#### Records provided ####

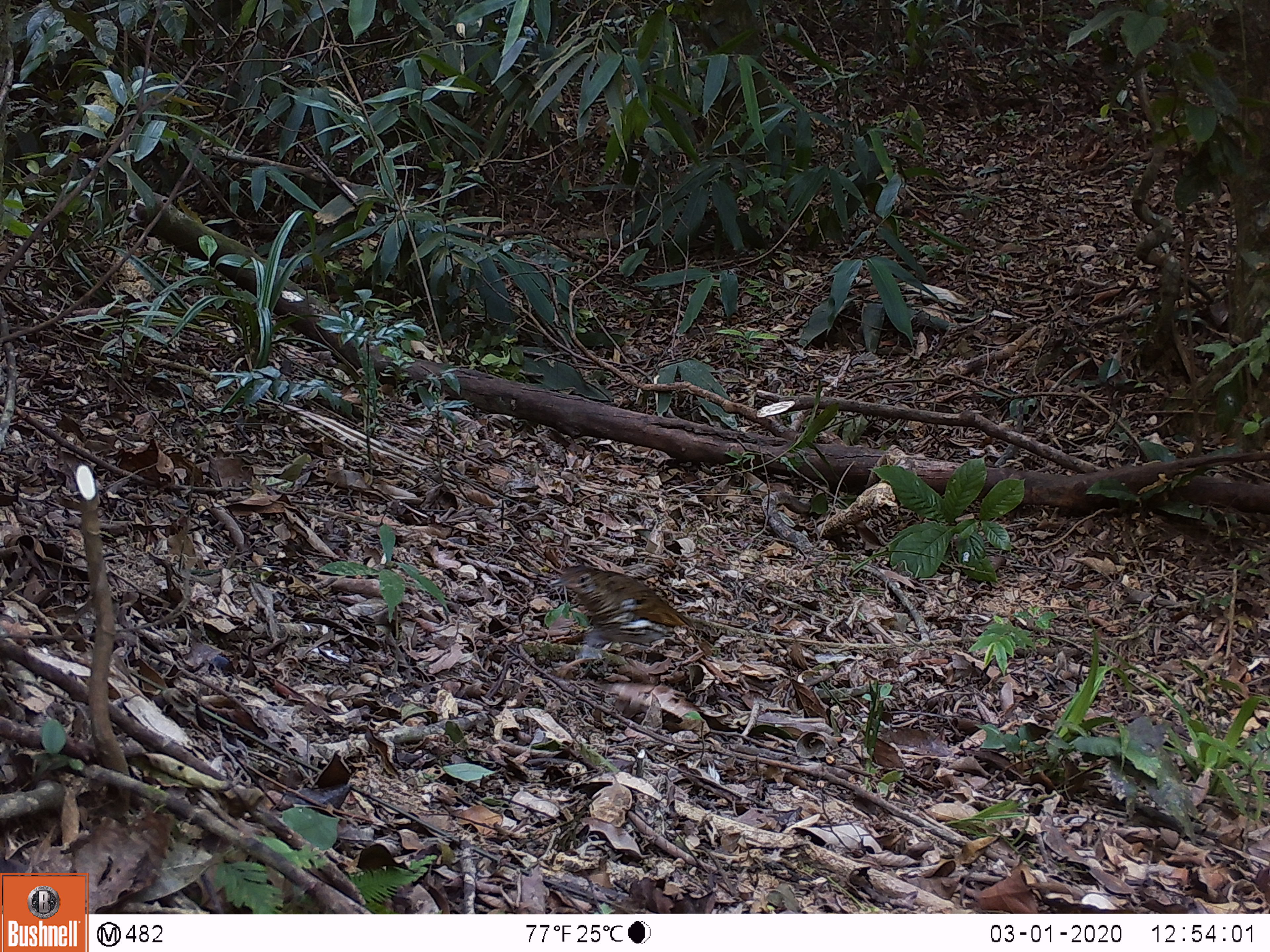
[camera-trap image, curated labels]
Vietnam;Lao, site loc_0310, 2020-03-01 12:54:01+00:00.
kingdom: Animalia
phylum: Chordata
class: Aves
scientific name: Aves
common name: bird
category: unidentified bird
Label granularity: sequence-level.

####

● Your instructions
Your reply should be the entries copied exactly, with all images omitted.

● Exercise answer
[camera-trap image, curated labels]
Vietnam;Lao, site loc_0310, 2020-03-01 12:54:01+00:00.
kingdom: Animalia
phylum: Chordata
class: Aves
scientific name: Aves
common name: bird
category: unidentified bird
Label granularity: sequence-level.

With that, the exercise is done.